Copy the part of the data that opens with the line containing "How far from" and runs through the end of the data, both ends included. Leave the pictures out of your copy.
---- Exercise material
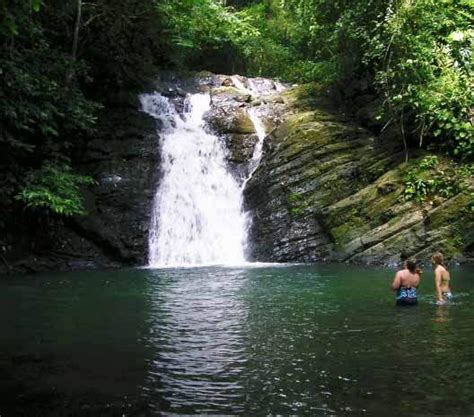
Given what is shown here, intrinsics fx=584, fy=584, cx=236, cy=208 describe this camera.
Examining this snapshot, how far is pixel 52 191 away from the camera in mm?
16328

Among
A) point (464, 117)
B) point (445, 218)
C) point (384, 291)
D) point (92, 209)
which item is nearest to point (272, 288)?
point (384, 291)

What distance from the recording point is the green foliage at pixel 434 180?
17594 millimetres

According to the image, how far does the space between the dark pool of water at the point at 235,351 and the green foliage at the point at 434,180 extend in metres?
5.35

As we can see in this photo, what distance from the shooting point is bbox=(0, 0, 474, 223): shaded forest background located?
16359mm

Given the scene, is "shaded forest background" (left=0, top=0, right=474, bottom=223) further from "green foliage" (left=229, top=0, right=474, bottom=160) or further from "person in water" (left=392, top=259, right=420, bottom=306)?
"person in water" (left=392, top=259, right=420, bottom=306)

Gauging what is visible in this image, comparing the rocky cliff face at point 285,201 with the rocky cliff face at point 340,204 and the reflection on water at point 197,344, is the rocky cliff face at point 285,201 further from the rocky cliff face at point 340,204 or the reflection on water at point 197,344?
the reflection on water at point 197,344

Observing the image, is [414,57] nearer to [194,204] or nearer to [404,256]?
[404,256]

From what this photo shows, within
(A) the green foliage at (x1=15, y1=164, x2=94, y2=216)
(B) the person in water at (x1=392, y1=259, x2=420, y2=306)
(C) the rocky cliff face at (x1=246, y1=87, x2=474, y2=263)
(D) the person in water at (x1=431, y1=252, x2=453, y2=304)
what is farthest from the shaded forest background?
(B) the person in water at (x1=392, y1=259, x2=420, y2=306)

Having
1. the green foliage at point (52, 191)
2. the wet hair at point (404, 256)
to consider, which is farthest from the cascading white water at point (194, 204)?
the wet hair at point (404, 256)

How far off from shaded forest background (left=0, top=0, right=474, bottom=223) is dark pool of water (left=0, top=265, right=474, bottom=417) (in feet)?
17.9

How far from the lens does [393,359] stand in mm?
6574

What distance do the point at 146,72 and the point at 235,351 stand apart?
1902cm

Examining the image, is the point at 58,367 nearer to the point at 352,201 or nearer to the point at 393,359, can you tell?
the point at 393,359

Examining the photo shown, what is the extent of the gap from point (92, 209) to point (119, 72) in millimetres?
6198
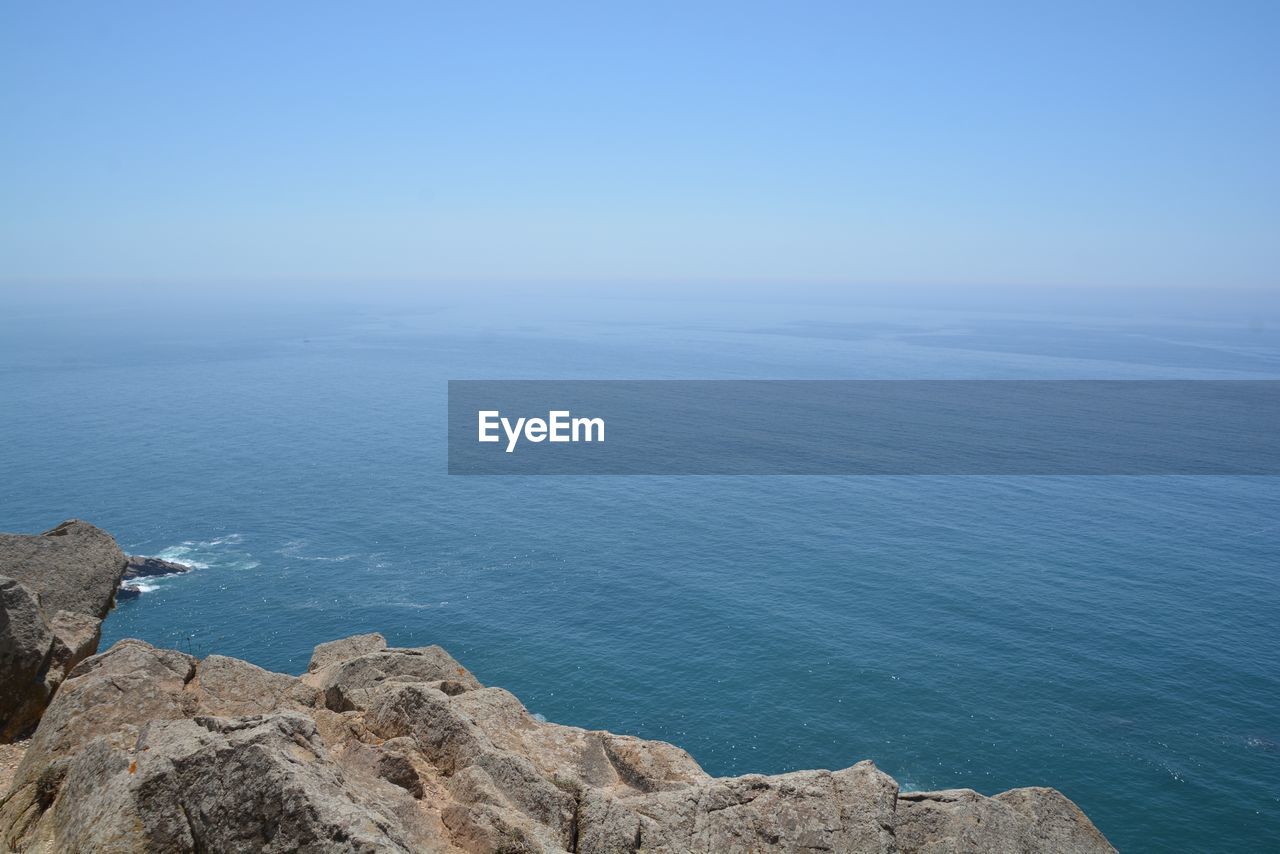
--------
→ **Exercise response**:
How far from the lens does [393,359] stand in mm?
6574

What distance do the point at 146,72 and the point at 235,351 stand apart?
1902cm

Examining the image, is the point at 58,367 nearer to the point at 352,201 or nearer to the point at 393,359, can you tell?
the point at 393,359

Examining the photo shown, what is the extent of the gap from point (92, 209) to point (119, 72) in millimetres?
6198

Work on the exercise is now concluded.